50 pages • 1 hour read
Whiteness studies became a recognized academic field in the early 1980s, emerging in relation to Black studies and poor white studies. Whiteness studies is grounded in an exploration and analysis of the ways that whiteness, which has functioned as a legal, racial, and social category, has been constructed and how it is maintained, resisted, and continues to manifest. Before academia’s official recognition of whiteness studies in the 1980s, however, Black authors—most notably W. E. B. DuBois, James Weldon Johnson, and James Baldwin—were doing much of what is now called whiteness studies.
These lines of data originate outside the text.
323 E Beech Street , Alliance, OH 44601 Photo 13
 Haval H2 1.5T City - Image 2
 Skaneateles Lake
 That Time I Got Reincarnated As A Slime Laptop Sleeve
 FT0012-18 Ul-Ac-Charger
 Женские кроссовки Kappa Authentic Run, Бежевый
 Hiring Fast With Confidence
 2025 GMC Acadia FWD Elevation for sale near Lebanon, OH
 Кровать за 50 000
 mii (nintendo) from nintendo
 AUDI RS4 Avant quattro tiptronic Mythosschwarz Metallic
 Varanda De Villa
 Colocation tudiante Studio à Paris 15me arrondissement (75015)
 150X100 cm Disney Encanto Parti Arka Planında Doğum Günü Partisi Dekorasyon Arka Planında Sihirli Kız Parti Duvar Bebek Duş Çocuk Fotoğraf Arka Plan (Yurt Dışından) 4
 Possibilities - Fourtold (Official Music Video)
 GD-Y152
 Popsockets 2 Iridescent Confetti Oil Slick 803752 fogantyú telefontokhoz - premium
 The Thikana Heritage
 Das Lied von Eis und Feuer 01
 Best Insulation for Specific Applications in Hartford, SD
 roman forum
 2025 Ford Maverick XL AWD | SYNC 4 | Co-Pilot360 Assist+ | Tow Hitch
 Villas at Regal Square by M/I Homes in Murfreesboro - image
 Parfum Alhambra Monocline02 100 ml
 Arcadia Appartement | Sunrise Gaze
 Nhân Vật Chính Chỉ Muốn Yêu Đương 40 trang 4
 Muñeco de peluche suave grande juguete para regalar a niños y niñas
Many white scholars, too, such as Lillian Smith and Winthrop Jordan, and white fiction writers, such as Edgar Allan Poe and William Faulkner, were also carefully presenting, analyzing, and critiquing whiteness before the field was officially named. Critical whiteness studies, like critical race studies, is explicitly political in its resistance to racialized norms and the unjust power structures that these racialized norms produce. While whiteness studies is generally critical in this sense, it also includes less explicitly political analyses, such as Matthew Frye Jacobson’s, that focus on historical shifts in definitions of whiteness and are not explicitly critical of them.
Jacobson’s contribution to whiteness studies in Whiteness of a Different Color is in his careful tracking of the historical changes in whiteness in the United States.